To: TimbaBear who wrote (12091)2/22/2001 3:11:10 PM
From: Mark Adams  Read Replies (3) | Respond to of 78468
 
Looked into CEGE and IDTC a bit further.

CEGE: Actual cash is about $7.33/share based on recent 10Q. Value of remaining holding in Abgenix works out to be about $7.65. Abgenix holds about $6.67 in cash, and trades at $29. If Abenix were to trade near cash on hand, that would reduce the value of CEGEs stake to about $1.75/share. $9 would make a near net cash entry point with both companies running at a modest burn rate.

I need to look more carefully at recent results to verify the burn rate hasn't been colored by gains on investments or subject to an upturn in research and clinic studies costs.

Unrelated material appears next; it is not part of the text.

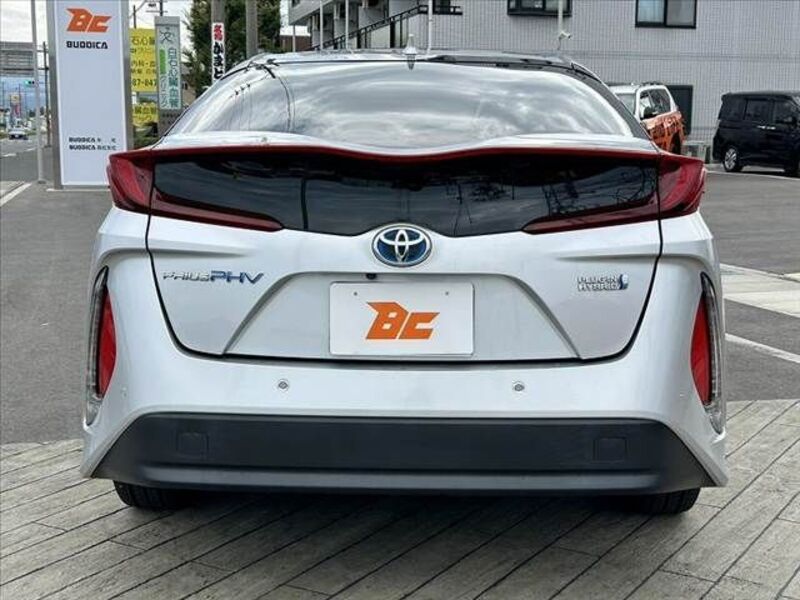 PRIUS PHV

IDTC: The value of it's remaining interest in NTOP is minimal compared to actual cash. Reported Cash is $30.47 of which $2.77 of that is holdings in NTOP. NTOP also has about $4 of cash, trading $10. This leaves IDTC with north of $27/share actual cash, while trading at roughly $21. I don't get it. Mgmt is so bad that the deserve this kind of negative premium?

All in all, I'd say thus far IDTC wins hands down. I need a short to show me what I'm overlooking.



To: TimbaBear who wrote (12091)2/22/2001 3:18:17 PM
From: Mark Adams  Read Replies (1) | Respond to of 78468
 
re CCRT

analytical techniques, including sophisticated computer models, to target a consumer credit market that the Company believes has been underserved by traditional grantors of credit.

Is this a nice way to say 'percieved high risk' card holders?

The Company markets unsecured Aspire Visa credit cards through direct mail, telemarketing and the Internet. The Company also markets to Aspire Visa cardholders other fee-based products including card registration, memberships in preferred buying clubs, travel services and credit life, disability and unemployment insurance.

This is an area I avoid, especially during a suspected economic downturn.